#### [PASSAGE]
::::

It's weird being a senior in college.
I think part of the weirdness is how different it is from being a senior in high school. In high school, all of your friends were there and everyone was mostly heading towards the same direction of applying to colleges and then attending X college. We all went to prom, signed each other's yearbooks, walked down the stage thinking don't trip the entire time, and graduated together.
However, in college, that couldn't be further from the truth. Some friends are graduating a semester early. Other people interned last year so they won't be graduating next spring. Others are interning this year so they also won't be graduating next spring. People are applying for jobs or graduate school or exploring gap years or still deciding. We might have all started out as the Class of 2022, but that's not the reality.
It's scary thinking that my family of friends will never be in the same place anymore. At least, not like this. The nights where each of us takes our comfy spot in the common room, eating (always eating:), existing together, and talking for hours. At the same time, it's super exciting getting a front-row seat to each other's lives and seeing where everyone ends up pursuing their passions. [I might be more excited than them, can you tell?]
I honestly love my friends and I am so grateful to have them in my life. With every high and low these past 3 years or so and even with the pandemic marring more than half of our college experience, we've made the best of it together.

::::

#### [PROVIDED INFORMATION]
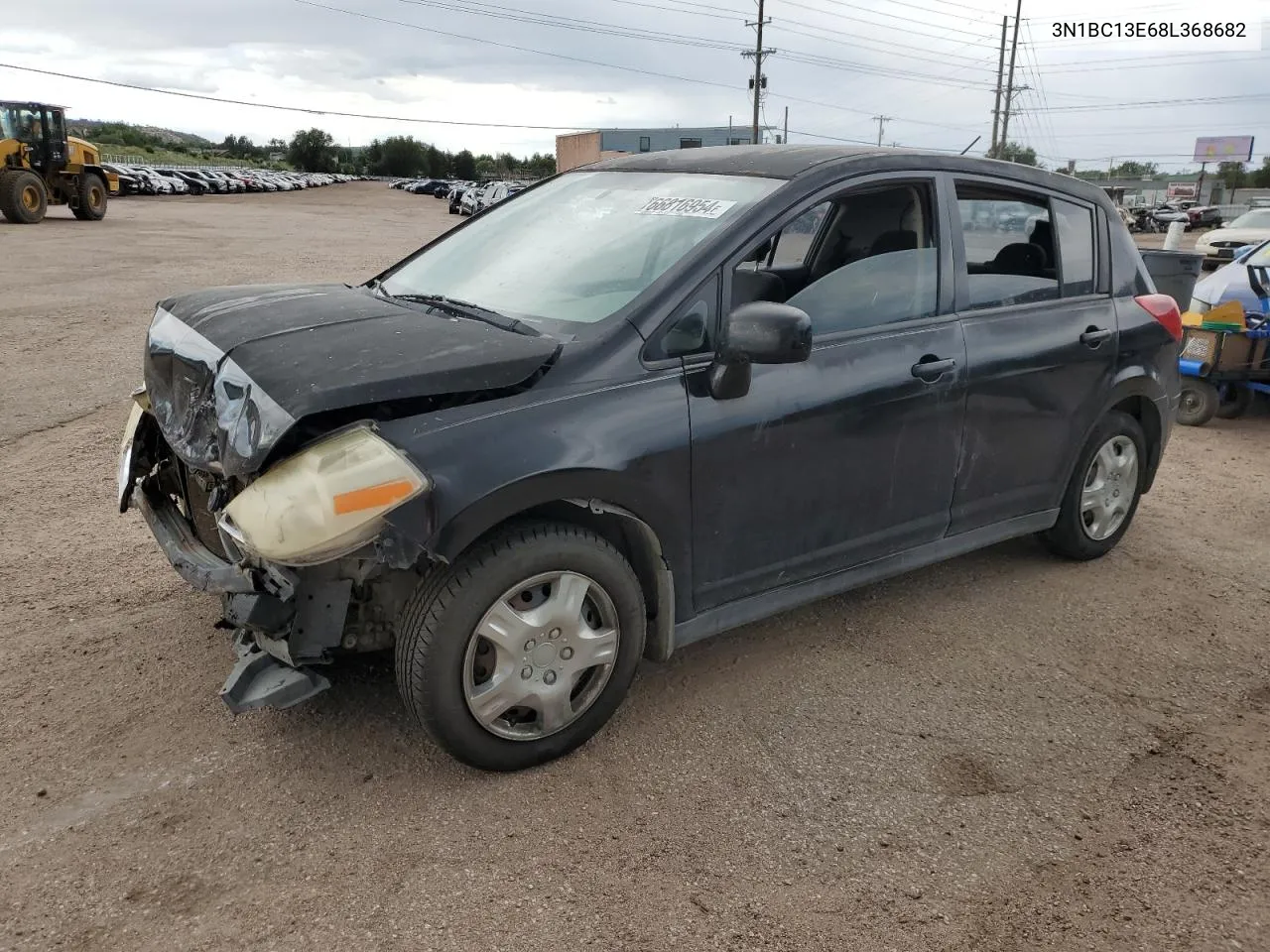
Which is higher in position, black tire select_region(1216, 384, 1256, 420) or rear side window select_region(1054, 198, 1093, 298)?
rear side window select_region(1054, 198, 1093, 298)

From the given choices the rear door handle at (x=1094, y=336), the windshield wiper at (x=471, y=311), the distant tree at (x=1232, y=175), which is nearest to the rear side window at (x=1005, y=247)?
the rear door handle at (x=1094, y=336)

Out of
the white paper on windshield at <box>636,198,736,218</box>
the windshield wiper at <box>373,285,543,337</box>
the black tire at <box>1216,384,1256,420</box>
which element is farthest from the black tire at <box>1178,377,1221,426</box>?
the windshield wiper at <box>373,285,543,337</box>

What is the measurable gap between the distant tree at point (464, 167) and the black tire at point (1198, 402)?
122756 mm

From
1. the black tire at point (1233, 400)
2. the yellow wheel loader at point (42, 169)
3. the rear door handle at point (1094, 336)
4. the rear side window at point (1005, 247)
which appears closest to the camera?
the rear side window at point (1005, 247)

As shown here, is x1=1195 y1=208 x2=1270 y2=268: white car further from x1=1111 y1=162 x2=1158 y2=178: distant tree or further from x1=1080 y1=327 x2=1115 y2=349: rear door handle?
x1=1111 y1=162 x2=1158 y2=178: distant tree

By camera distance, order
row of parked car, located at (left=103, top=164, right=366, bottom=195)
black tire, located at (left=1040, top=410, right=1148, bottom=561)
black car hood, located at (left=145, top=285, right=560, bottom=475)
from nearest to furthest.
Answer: black car hood, located at (left=145, top=285, right=560, bottom=475)
black tire, located at (left=1040, top=410, right=1148, bottom=561)
row of parked car, located at (left=103, top=164, right=366, bottom=195)

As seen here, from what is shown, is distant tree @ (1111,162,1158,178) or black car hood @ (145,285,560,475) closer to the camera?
black car hood @ (145,285,560,475)

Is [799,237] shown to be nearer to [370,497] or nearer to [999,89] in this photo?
[370,497]

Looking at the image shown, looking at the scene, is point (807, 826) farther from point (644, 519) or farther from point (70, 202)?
point (70, 202)

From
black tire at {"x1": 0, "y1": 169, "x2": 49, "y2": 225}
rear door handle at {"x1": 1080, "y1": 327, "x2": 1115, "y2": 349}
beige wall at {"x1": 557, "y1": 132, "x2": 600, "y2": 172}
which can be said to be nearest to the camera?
rear door handle at {"x1": 1080, "y1": 327, "x2": 1115, "y2": 349}

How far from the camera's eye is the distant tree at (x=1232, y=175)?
9006 centimetres

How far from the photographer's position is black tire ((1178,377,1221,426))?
7699 mm

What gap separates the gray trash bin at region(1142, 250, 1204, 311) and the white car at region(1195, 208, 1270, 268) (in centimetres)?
1177

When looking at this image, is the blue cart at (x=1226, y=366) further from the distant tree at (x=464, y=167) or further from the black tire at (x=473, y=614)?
the distant tree at (x=464, y=167)
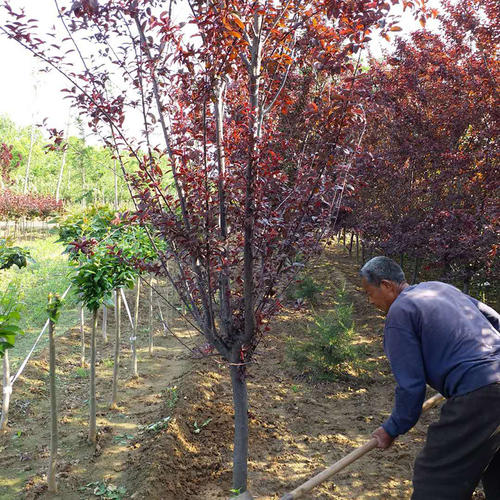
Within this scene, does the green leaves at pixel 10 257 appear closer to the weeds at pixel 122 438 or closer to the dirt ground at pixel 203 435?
the dirt ground at pixel 203 435

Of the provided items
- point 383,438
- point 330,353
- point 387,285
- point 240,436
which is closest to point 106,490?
point 240,436

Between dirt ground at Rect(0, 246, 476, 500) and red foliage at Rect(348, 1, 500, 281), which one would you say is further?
red foliage at Rect(348, 1, 500, 281)

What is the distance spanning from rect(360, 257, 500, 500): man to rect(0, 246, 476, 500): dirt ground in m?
1.29

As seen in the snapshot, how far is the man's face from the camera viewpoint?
2.44 m

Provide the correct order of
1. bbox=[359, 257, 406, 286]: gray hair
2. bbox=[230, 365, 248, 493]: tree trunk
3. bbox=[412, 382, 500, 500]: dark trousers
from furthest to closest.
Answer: bbox=[230, 365, 248, 493]: tree trunk → bbox=[359, 257, 406, 286]: gray hair → bbox=[412, 382, 500, 500]: dark trousers

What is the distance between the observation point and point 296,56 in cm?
313

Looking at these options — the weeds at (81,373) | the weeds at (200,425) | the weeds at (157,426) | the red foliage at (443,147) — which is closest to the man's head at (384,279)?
the weeds at (200,425)

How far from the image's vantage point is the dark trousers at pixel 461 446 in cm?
205

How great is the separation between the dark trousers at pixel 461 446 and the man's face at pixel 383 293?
1.95 ft

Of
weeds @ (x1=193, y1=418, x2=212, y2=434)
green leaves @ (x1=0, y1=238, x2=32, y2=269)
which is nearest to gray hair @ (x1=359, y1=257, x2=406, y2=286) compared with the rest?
weeds @ (x1=193, y1=418, x2=212, y2=434)

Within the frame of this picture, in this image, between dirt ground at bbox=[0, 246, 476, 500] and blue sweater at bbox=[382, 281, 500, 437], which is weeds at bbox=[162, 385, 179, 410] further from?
blue sweater at bbox=[382, 281, 500, 437]

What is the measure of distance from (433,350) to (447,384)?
0.18m

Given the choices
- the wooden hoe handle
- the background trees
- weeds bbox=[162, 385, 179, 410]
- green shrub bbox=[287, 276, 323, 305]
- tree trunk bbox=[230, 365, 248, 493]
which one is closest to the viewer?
the wooden hoe handle

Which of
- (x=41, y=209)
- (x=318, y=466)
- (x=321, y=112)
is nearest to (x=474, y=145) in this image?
(x=321, y=112)
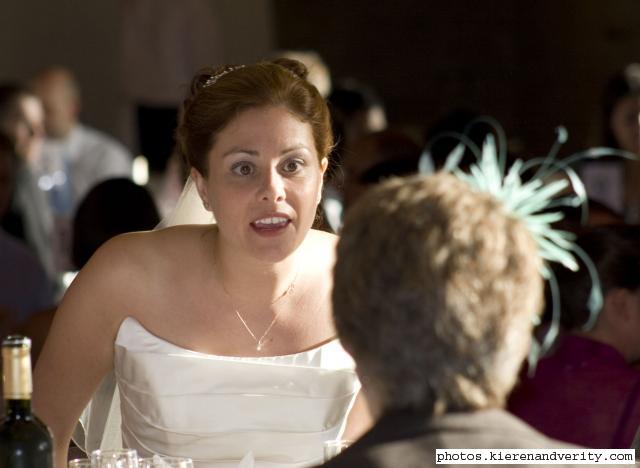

::::

#### [PROBLEM A]
List the things the essay on being a college senior says the writer and their high school friends all did together at the end of high school.
#### [PROBLEM B]
According to the essay on being a college senior, which class did the writer and their friends all start out as?
#### [PROBLEM C]
Pick up the essay on being a college senior after its final sentence and keep writing it.

#### [ANSWER A]
- Went to prom
- Signed each other's yearbooks
- Walked down the stage
- Graduated together

#### [ANSWER B]
The Class of 2022.

#### [ANSWER C]
You end up taking a lot of classes in college. Sometimes you wonder why you're taking them. Usually, they're only a semester-long so you forget about it and get on with your life. College is great at teaching you to move on with your academic life. The semesters fly back so quickly, you barely have time to process what you even learned when you're signing up for the next semester.
However, college doesn't do a good job of teaching you how to move on with your life personally. There's no class on the art of moving on from semi-adulting to being an actual adult. Living away from your parents and living completely alone in a new city with no more college friends is not in a syllabus. It's sort of like when people throw babies into the pool and expect them to swim because chilling in your mother's womb is totally the same. In college, they give you your diploma, you take the pictures, and then it's over. You're probably back in your parent's house for a hot minute in-between whatever you're doing and that's when you get a moment to think: what the heck just happened???
No more emails from clubs you signed up freshman year, but never participated. No more weekly COVID updates. No more campus emergency texts and phone calls at 3 am. No more having your friends down the hall to give you a command strip when your poster falls for the hundredth time. No more late-night baking sprees with Taylor blasting and second dinners of ramen.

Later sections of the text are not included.